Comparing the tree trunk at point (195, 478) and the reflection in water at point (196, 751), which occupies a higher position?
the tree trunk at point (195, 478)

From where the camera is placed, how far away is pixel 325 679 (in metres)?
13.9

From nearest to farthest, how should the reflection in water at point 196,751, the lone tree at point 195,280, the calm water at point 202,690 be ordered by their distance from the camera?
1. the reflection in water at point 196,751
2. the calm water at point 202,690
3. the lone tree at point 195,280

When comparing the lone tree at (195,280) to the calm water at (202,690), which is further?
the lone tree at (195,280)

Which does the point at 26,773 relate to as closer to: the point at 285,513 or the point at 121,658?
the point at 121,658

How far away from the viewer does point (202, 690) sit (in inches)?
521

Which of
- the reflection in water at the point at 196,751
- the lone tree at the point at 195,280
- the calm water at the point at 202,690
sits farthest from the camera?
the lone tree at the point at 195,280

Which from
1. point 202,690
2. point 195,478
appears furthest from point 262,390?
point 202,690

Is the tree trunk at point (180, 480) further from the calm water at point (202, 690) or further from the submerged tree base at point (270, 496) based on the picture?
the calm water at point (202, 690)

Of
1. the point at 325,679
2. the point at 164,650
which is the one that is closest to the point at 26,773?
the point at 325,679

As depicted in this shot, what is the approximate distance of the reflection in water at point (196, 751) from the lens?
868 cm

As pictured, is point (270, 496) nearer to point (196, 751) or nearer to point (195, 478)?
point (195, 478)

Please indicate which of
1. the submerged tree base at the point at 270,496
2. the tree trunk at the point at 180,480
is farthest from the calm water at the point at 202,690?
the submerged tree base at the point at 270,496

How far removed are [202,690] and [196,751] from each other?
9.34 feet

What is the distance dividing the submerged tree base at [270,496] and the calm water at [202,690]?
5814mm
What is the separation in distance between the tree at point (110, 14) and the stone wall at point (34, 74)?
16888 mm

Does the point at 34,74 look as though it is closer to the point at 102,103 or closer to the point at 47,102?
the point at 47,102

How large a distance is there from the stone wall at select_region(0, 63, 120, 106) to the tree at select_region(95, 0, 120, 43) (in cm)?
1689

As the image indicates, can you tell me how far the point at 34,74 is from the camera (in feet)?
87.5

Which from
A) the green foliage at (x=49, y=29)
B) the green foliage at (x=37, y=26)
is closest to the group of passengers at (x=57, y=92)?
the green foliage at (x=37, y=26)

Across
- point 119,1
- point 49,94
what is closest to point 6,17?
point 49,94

• [Given exercise]: Give back exactly the lines running from the line containing "Is the tree" through the end of the material above, both included, and nothing beyond them.

• [Written response]:
Is the tree trunk at point (180, 480) further from the calm water at point (202, 690) or further from the submerged tree base at point (270, 496) based on the picture?
the calm water at point (202, 690)

Of
1. the point at 325,679
2. the point at 164,650
which is the one that is closest to the point at 26,773?
the point at 325,679

As depicted in this shot, what is the approximate distance of the reflection in water at point (196, 751) from the lens?
868 cm

As pictured, is point (270, 496) nearer to point (196, 751) or nearer to point (195, 478)?
point (195, 478)

Please indicate which of
1. the submerged tree base at the point at 270,496
2. the tree trunk at the point at 180,480
is farthest from the calm water at the point at 202,690?
the submerged tree base at the point at 270,496

How far removed are [202,690] and [196,751] from each other?
9.34 feet

What is the distance dividing the submerged tree base at [270,496] and the calm water at [202,690]?
5814mm
What is the separation in distance between the tree at point (110, 14) and the stone wall at point (34, 74)?
16888 mm

Does the point at 34,74 look as though it is closer to the point at 102,103 or closer to the point at 47,102?
the point at 47,102

How large a distance is there from the stone wall at select_region(0, 63, 120, 106) to the tree at select_region(95, 0, 120, 43) (in cm)?
1689

As the image indicates, can you tell me how far the point at 34,74 is from the camera (in feet)?
87.5

Which from
A) the green foliage at (x=49, y=29)
B) the green foliage at (x=37, y=26)
is closest to the group of passengers at (x=57, y=92)?
the green foliage at (x=37, y=26)

Across
- point 119,1
- point 49,94
what is closest to point 6,17?
point 49,94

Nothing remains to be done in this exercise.